*Raw data*:
────

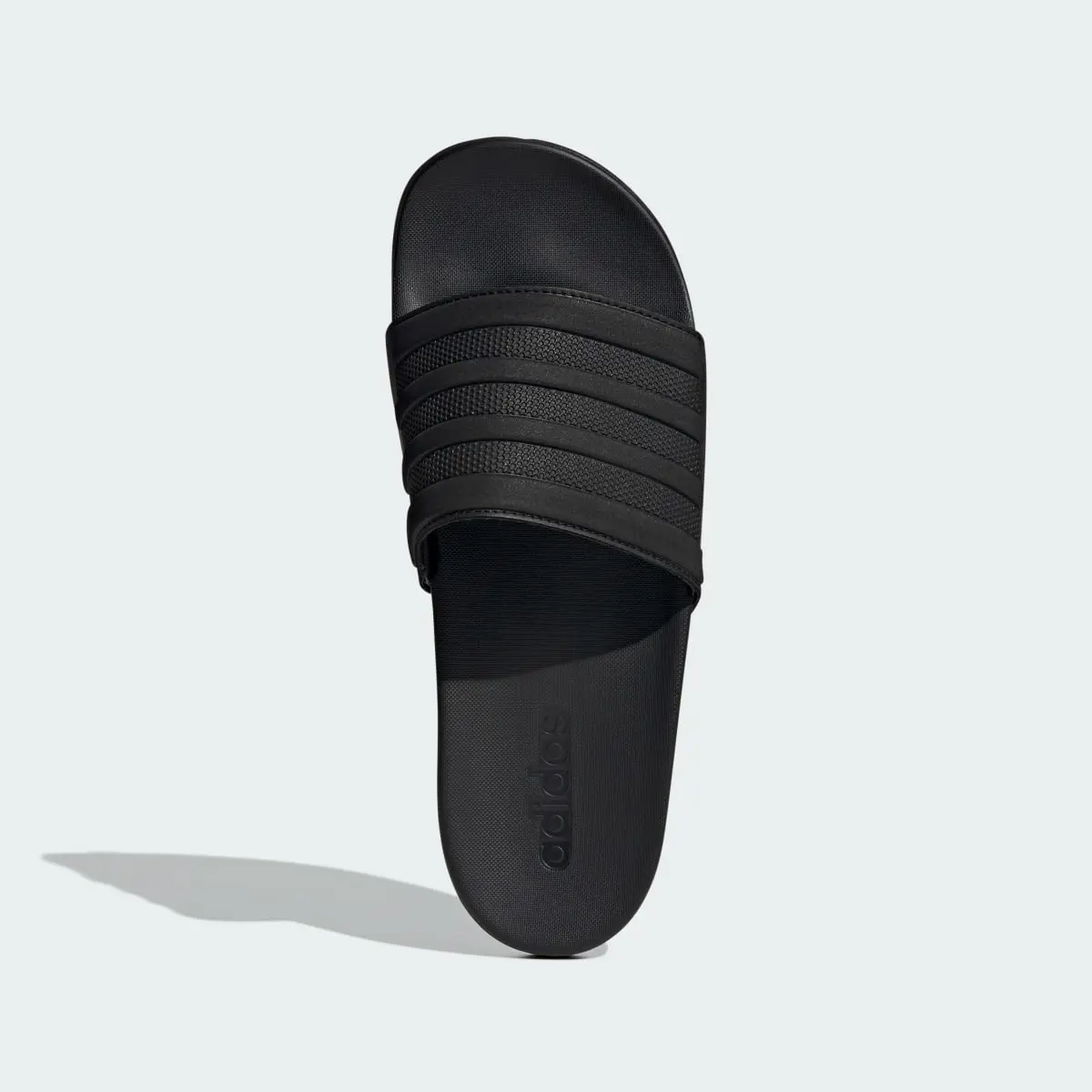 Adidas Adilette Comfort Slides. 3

────

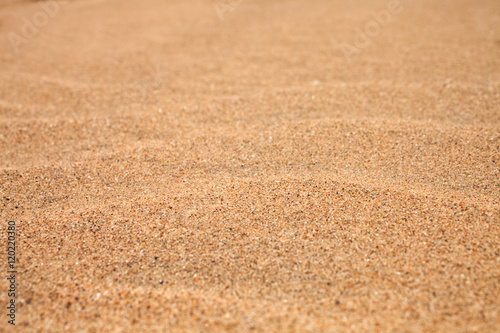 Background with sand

────

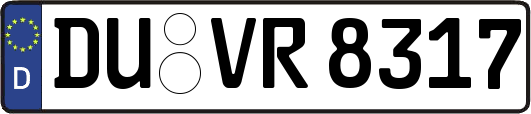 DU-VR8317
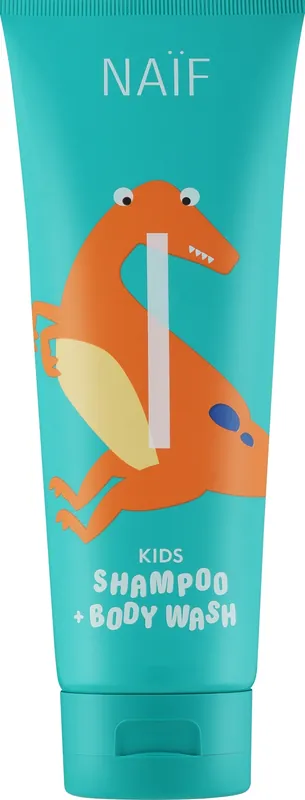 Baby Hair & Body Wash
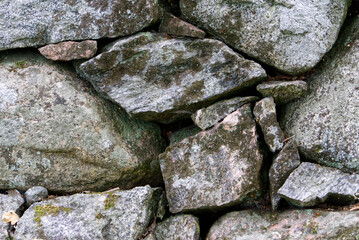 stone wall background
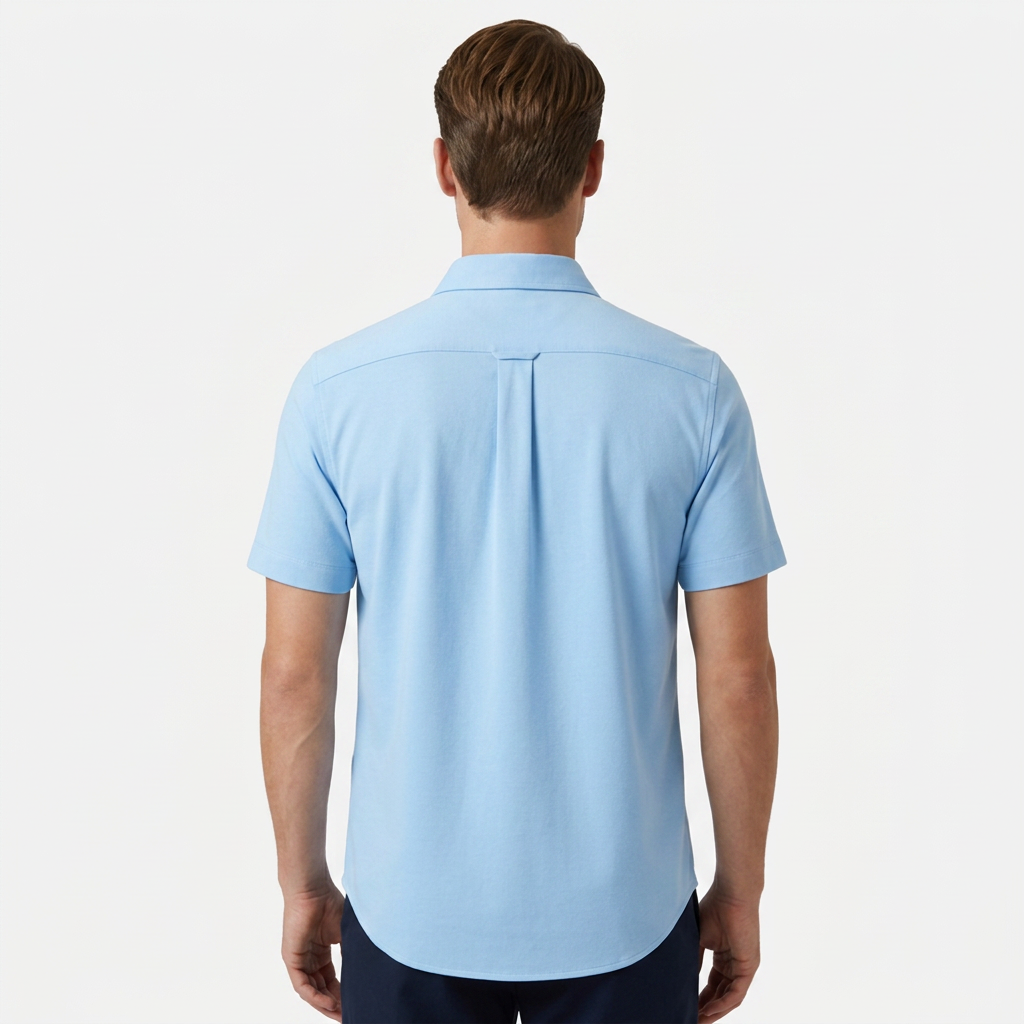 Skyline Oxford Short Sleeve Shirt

────

Repeat, word for word, the lines of the material above from the one holding "Baby Hair & Body Wash" through the one holding "Skyline Oxford Short Sleeve Shirt". Leave out pictures.

 Baby Hair & Body Wash
 stone wall background
 Skyline Oxford Short Sleeve Shirt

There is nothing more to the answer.